▶ _TASK PROMPT_
Please turn the rows below into a numbered list, dropping any blank lines.

-- begin INPUT MATERIAL --

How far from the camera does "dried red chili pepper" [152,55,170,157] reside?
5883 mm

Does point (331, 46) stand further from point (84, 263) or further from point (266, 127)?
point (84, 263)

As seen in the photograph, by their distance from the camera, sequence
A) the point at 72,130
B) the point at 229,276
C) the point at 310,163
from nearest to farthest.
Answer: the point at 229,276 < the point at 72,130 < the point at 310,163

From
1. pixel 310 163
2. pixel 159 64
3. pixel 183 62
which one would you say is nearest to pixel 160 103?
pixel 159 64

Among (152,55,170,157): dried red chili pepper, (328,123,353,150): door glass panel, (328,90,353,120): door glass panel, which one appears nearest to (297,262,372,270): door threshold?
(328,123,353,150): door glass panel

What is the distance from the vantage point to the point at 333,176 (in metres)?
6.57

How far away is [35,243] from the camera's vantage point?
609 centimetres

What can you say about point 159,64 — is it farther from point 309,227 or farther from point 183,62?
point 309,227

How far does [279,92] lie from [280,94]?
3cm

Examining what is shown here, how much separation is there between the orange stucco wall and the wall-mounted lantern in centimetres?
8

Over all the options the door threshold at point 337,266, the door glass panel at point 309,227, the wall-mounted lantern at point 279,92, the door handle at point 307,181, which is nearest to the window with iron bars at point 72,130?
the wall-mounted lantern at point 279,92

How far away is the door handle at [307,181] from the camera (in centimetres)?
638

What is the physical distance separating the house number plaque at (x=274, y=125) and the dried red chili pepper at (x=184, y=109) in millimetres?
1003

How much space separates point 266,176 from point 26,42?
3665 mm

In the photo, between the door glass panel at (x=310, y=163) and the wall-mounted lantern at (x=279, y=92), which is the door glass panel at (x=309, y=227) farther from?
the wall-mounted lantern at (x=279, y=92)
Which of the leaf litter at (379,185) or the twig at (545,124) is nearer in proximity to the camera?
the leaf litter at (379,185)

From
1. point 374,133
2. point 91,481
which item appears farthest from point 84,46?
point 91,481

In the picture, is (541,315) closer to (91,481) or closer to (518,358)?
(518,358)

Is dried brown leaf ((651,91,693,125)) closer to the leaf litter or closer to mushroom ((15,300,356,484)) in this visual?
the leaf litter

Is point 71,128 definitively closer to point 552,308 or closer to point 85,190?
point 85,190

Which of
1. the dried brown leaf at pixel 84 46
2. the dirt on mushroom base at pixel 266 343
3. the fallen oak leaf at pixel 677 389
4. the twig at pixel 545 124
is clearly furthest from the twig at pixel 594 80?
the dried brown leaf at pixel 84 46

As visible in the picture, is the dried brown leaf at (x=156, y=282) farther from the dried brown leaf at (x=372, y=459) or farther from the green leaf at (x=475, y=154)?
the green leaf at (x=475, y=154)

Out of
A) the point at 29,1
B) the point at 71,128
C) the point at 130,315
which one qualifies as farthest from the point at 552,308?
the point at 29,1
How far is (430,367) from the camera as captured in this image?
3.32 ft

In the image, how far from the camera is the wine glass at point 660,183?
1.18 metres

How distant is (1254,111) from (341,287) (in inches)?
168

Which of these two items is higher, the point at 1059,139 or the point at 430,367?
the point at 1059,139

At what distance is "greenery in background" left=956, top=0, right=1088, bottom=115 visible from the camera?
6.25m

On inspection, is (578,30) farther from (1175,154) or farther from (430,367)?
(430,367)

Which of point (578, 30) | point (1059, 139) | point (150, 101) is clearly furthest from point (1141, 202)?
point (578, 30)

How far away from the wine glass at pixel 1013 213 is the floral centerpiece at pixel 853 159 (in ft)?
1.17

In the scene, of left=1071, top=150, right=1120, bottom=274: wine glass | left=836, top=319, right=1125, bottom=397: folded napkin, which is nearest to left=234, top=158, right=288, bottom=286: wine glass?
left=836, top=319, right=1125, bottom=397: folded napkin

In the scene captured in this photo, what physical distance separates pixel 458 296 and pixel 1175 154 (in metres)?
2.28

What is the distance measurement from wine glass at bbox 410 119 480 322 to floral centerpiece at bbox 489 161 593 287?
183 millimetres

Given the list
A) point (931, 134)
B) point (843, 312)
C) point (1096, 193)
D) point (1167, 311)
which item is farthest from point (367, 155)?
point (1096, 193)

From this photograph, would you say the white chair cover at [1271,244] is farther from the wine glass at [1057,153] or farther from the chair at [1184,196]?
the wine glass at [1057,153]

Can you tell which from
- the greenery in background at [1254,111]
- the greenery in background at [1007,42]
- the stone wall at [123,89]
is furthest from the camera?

-- end INPUT MATERIAL --

▶ _WRITTEN ANSWER_
1. How far from the camera does "dried red chili pepper" [152,55,170,157] reside?
2. 5883 mm
3. Does point (331, 46) stand further from point (84, 263) or further from point (266, 127)?
4. point (84, 263)
5. As seen in the photograph, by their distance from the camera, sequence
6. A) the point at 72,130
7. B) the point at 229,276
8. C) the point at 310,163
9. from nearest to farthest.
10. Answer: the point at 229,276 < the point at 72,130 < the point at 310,163
11. From
12. 1. pixel 310 163
13. 2. pixel 159 64
14. 3. pixel 183 62
15. which one would you say is nearest to pixel 160 103?
16. pixel 159 64
17. Among (152,55,170,157): dried red chili pepper, (328,123,353,150): door glass panel, (328,90,353,120): door glass panel, which one appears nearest to (297,262,372,270): door threshold?
18. (328,123,353,150): door glass panel
19. What is the distance from the vantage point to the point at 333,176 (in metres)?
20. 6.57
21. How far away is [35,243] from the camera's vantage point?
22. 609 centimetres
23. What can you say about point 159,64 — is it farther from point 309,227 or farther from point 183,62?
24. point 309,227
25. How far does [279,92] lie from [280,94]?
26. 3cm
27. Examining what is shown here, how much separation is there between the orange stucco wall and the wall-mounted lantern in centimetres?
28. 8
29. Over all the options the door threshold at point 337,266, the door glass panel at point 309,227, the wall-mounted lantern at point 279,92, the door handle at point 307,181, which is nearest to the window with iron bars at point 72,130?
30. the wall-mounted lantern at point 279,92
31. How far away is the door handle at [307,181] from the camera (in centimetres)?
32. 638
33. What is the physical distance separating the house number plaque at (x=274, y=125) and the dried red chili pepper at (x=184, y=109) in millimetres?
34. 1003
35. How much space separates point 266,176 from point 26,42?
36. 3665 mm
37. In the photo, between the door glass panel at (x=310, y=163) and the wall-mounted lantern at (x=279, y=92), which is the door glass panel at (x=309, y=227) farther from?
38. the wall-mounted lantern at (x=279, y=92)
39. Which of the leaf litter at (379,185) or the twig at (545,124) is nearer in proximity to the camera?
40. the leaf litter at (379,185)
41. From
42. 1. point 374,133
43. 2. point 91,481
44. which item appears farthest from point 84,46?
45. point 91,481
46. In the picture, is (541,315) closer to (91,481) or closer to (518,358)?
47. (518,358)
48. Is dried brown leaf ((651,91,693,125)) closer to the leaf litter or closer to mushroom ((15,300,356,484)) in this visual?
49. the leaf litter
50. Is point 71,128 definitively closer to point 552,308 or closer to point 85,190?
51. point 85,190
52. Which of
53. 1. the dried brown leaf at pixel 84 46
54. 2. the dirt on mushroom base at pixel 266 343
55. 3. the fallen oak leaf at pixel 677 389
56. 4. the twig at pixel 545 124
57. is clearly furthest from the twig at pixel 594 80?
58. the dried brown leaf at pixel 84 46
59. As visible in the picture, is the dried brown leaf at (x=156, y=282) farther from the dried brown leaf at (x=372, y=459) or farther from the green leaf at (x=475, y=154)?
60. the green leaf at (x=475, y=154)
61. Out of
62. A) the point at 29,1
63. B) the point at 71,128
64. C) the point at 130,315
65. which one qualifies as farthest from the point at 552,308?
66. the point at 29,1
67. How far is (430,367) from the camera as captured in this image?
68. 3.32 ft
69. In the image, how far from the camera is the wine glass at point 660,183?
70. 1.18 metres
71. How distant is (1254,111) from (341,287) (in inches)?
72. 168
73. Which of these two items is higher, the point at 1059,139 or the point at 430,367?
74. the point at 1059,139
75. At what distance is "greenery in background" left=956, top=0, right=1088, bottom=115 visible from the camera?
76. 6.25m
77. On inspection, is (578,30) farther from (1175,154) or farther from (430,367)?
78. (430,367)
79. Which of point (578, 30) | point (1059, 139) | point (150, 101) is clearly furthest from point (1141, 202)?
80. point (578, 30)
81. How far away from the wine glass at pixel 1013 213 is the floral centerpiece at pixel 853 159 (in ft)?
82. 1.17
83. In the scene, of left=1071, top=150, right=1120, bottom=274: wine glass | left=836, top=319, right=1125, bottom=397: folded napkin, which is nearest to left=234, top=158, right=288, bottom=286: wine glass?
84. left=836, top=319, right=1125, bottom=397: folded napkin
85. In the scene captured in this photo, what physical distance separates pixel 458 296 and pixel 1175 154 (in metres)?
86. 2.28
87. What is the distance measurement from wine glass at bbox 410 119 480 322 to floral centerpiece at bbox 489 161 593 287?
88. 183 millimetres
89. Given the list
90. A) point (931, 134)
91. B) point (843, 312)
92. C) point (1096, 193)
93. D) point (1167, 311)
94. which item is farthest from point (367, 155)?
95. point (1096, 193)
96. From this photograph, would you say the white chair cover at [1271,244] is farther from the wine glass at [1057,153] or farther from the chair at [1184,196]?
97. the wine glass at [1057,153]
98. Can you tell which from
99. - the greenery in background at [1254,111]
100. - the greenery in background at [1007,42]
101. - the stone wall at [123,89]
102. is furthest from the camera?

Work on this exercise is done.